▶ **Work request A**
Switch "dirt" to "soil" in the passage about converting the temple into a hotel, and give everything from "Once interior demolition" down to "and electrical work.".
▶ **Work request B**
Pick up the passage about converting the temple into a hotel after its last sentence, and keep writing.
-- Passage for review follows --
Once interior demolition is complete, Sage will shore up parts of the foundation and pour additional concrete in three below-grade levels, which will eventually be meeting rooms.

“Below ground there are no existing floor plates, just some small spaces, so we’re opening it up and pulling all of that dirt out,” Coolidge said. This work is slated to begin in late spring. From the first floor up, steel will be used, and installation is scheduled for summer into fall. The concrete wall structures, which will be tied back to the façade, will be constructed in January and February of 2006, he said, followed by drywall, plumbing and electrical work.

This summer, almost as a second project, Sage will also be working on the ballroom and underground spaces at the Veterans Memorial Auditorium next door, which will be connected to the hotel, when the theater closes its doors for the season.

One of the vital elements in making the project feasible are the state and federal historic tax credits Sage has qualified for, which will provide credits for a total of 50 percent of the eligible costs for the project: 30 percent from the state, and 20 percent federal. But even with the credits, converting the temple into a hotel won’t be easy.

The temple presents a number of physical restrictions that Sage had to work around in order to make the $62 million hotel feasible. The rooms will be narrower and longer than normal: 11.5 feet wide by 36 feet long.
-- Passage for review concluded --
-- Recorded information follows --
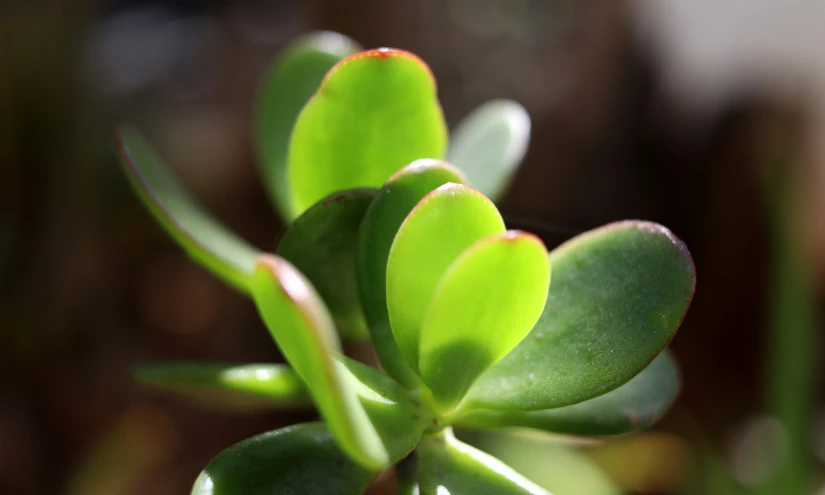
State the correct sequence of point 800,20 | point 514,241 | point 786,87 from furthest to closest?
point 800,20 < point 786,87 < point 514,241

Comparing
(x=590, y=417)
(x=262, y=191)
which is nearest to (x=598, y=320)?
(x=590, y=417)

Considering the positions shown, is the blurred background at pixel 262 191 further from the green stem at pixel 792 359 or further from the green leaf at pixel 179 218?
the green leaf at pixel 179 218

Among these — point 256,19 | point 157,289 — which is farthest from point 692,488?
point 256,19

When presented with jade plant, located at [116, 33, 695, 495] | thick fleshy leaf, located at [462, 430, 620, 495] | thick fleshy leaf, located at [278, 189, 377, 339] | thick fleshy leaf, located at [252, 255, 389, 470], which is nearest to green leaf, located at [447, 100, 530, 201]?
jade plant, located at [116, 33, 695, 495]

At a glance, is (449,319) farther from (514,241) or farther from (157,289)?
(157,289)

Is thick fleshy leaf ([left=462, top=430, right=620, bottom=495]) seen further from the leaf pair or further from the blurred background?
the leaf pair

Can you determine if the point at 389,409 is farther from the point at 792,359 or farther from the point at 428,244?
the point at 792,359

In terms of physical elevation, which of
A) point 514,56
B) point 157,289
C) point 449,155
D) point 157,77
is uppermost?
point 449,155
-- Recorded information concluded --
▶ **Task response A**
Once interior demolition is complete, Sage will shore up parts of the foundation and pour additional concrete in three below-grade levels, which will eventually be meeting rooms.

“Below ground there are no existing floor plates, just some small spaces, so we’re opening it up and pulling all of that soil out,” Coolidge said. This work is slated to begin in late spring. From the first floor up, steel will be used, and installation is scheduled for summer into fall. The concrete wall structures, which will be tied back to the façade, will be constructed in January and February of 2006, he said, followed by drywall, plumbing and electrical work.

▶ **Task response B**
There are 350 to 400 existing window openings that dictated the placement of the rooms; some rooms will have one window; corner rooms will have two.

“Nothing ever goes according to plan; that’s what makes it so exciting,” Coolidge said. “The steel bracing system is very complicated and it was quite an engineering feat. It’s a very important piece of the puzzle and it took a little longer than expected.”

It took crews more than four months to erect the steel supports, which were anchored to the ground by concrete pillars poured into the ground. And while all the interior work will remain unseen by the public, the steel outer supports will be on the building holding up the façade until February 2006, Coolidge said.

“The biggest activity that will be visible will be the exterior repair in spring 2006 and putting on the roof and the penthouse area,” he said.